=== Task description ===
Transcribe the records exactly. Pictures do not belong in the transcription.

=== Data ===
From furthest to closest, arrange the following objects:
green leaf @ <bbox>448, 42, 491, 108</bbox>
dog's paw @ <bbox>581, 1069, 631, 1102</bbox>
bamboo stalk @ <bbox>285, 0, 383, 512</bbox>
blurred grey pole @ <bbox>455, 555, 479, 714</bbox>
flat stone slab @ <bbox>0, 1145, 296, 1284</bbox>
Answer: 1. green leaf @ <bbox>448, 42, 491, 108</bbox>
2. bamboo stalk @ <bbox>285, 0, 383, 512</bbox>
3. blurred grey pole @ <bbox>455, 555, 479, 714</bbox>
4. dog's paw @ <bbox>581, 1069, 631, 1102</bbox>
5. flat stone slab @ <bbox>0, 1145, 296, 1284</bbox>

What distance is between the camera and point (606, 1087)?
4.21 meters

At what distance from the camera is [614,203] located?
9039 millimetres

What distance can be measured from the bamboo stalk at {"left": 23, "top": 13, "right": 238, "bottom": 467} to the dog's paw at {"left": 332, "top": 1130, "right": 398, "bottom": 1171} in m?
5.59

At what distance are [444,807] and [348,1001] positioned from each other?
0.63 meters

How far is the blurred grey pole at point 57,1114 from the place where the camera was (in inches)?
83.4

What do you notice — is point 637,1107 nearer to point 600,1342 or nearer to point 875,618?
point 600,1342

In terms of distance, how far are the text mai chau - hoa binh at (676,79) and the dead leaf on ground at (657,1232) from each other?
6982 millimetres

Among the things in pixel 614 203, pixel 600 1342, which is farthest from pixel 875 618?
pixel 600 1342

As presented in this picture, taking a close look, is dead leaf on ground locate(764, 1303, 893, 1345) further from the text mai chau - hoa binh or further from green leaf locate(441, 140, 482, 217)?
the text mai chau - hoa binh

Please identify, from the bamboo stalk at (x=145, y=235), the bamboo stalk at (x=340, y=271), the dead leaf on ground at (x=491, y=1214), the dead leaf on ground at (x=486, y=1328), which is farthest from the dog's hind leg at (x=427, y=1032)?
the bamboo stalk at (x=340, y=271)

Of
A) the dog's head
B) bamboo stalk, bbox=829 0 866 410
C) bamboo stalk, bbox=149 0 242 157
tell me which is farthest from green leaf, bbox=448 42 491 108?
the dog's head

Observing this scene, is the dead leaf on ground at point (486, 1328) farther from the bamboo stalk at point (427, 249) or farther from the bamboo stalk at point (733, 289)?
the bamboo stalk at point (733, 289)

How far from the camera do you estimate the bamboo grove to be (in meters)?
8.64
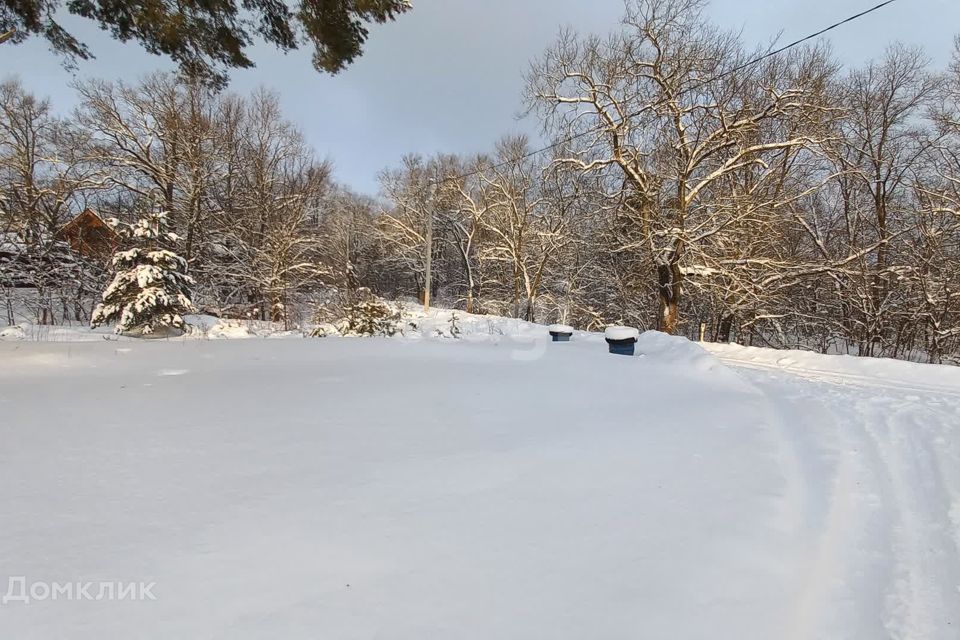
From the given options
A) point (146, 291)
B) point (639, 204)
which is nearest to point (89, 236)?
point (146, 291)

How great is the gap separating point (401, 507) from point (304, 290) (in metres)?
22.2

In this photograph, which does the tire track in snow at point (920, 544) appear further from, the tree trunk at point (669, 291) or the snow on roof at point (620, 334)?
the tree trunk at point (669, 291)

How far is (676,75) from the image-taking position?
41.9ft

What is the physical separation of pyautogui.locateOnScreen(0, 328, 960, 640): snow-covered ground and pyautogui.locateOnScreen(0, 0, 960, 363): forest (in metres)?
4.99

=== Task result ===
From furthest to closest, arrange the following objects:
green leaf @ <bbox>448, 42, 491, 108</bbox>
dog's paw @ <bbox>581, 1069, 631, 1102</bbox>
bamboo stalk @ <bbox>285, 0, 383, 512</bbox>
blurred grey pole @ <bbox>455, 555, 479, 714</bbox>
flat stone slab @ <bbox>0, 1145, 296, 1284</bbox>
Answer: 1. green leaf @ <bbox>448, 42, 491, 108</bbox>
2. bamboo stalk @ <bbox>285, 0, 383, 512</bbox>
3. blurred grey pole @ <bbox>455, 555, 479, 714</bbox>
4. dog's paw @ <bbox>581, 1069, 631, 1102</bbox>
5. flat stone slab @ <bbox>0, 1145, 296, 1284</bbox>

What distance is between the camera and point (606, 1087)?
4.21 meters

At what distance from the camera is [614,203] located?
9039 millimetres

What distance can be measured from the bamboo stalk at {"left": 23, "top": 13, "right": 238, "bottom": 467} to the dog's paw at {"left": 332, "top": 1130, "right": 398, "bottom": 1171} in m?
5.59

At what distance are [444,807] and [348,1001] positioned from each other?
0.63 meters

How far is the blurred grey pole at point 57,1114 from the place where the camera was (in inches)?
83.4

What do you notice — is point 637,1107 nearer to point 600,1342 or nearer to point 875,618?
point 600,1342

In terms of distance, how far are the text mai chau - hoa binh at (676,79) and the dead leaf on ground at (657,1232) from each other?
6982 millimetres

Among the things in pixel 614 203, pixel 600 1342, which is farthest from pixel 875 618?
pixel 600 1342

As presented in this picture, taking a close look, is dead leaf on ground locate(764, 1303, 893, 1345) further from the text mai chau - hoa binh or further from green leaf locate(441, 140, 482, 217)?
the text mai chau - hoa binh

Please identify, from the bamboo stalk at (x=145, y=235), the bamboo stalk at (x=340, y=271), the dead leaf on ground at (x=491, y=1214), the dead leaf on ground at (x=486, y=1328), which is farthest from the dog's hind leg at (x=427, y=1032)?
the bamboo stalk at (x=340, y=271)

Of
A) the dog's head
B) bamboo stalk, bbox=829 0 866 410
C) bamboo stalk, bbox=149 0 242 157
tell me which is farthest from green leaf, bbox=448 42 491 108?
the dog's head

Observing this scene, is the dead leaf on ground at point (486, 1328) farther from the bamboo stalk at point (427, 249) or farther from the bamboo stalk at point (733, 289)?
the bamboo stalk at point (733, 289)

How far from the camera do you estimate the bamboo grove to be (in meters)?
8.64
From the given options
A) point (146, 291)
B) point (639, 204)
which is nearest to point (89, 236)?
point (146, 291)

How great is the gap separating point (401, 507) from point (304, 290) (in metres)?
22.2

In this photograph, which does the tire track in snow at point (920, 544) appear further from, the tree trunk at point (669, 291) or the snow on roof at point (620, 334)?
the tree trunk at point (669, 291)

How far is (676,75) from the image-taking position?
41.9ft

What is the physical separation of pyautogui.locateOnScreen(0, 328, 960, 640): snow-covered ground and pyautogui.locateOnScreen(0, 0, 960, 363): forest (in metres)?
4.99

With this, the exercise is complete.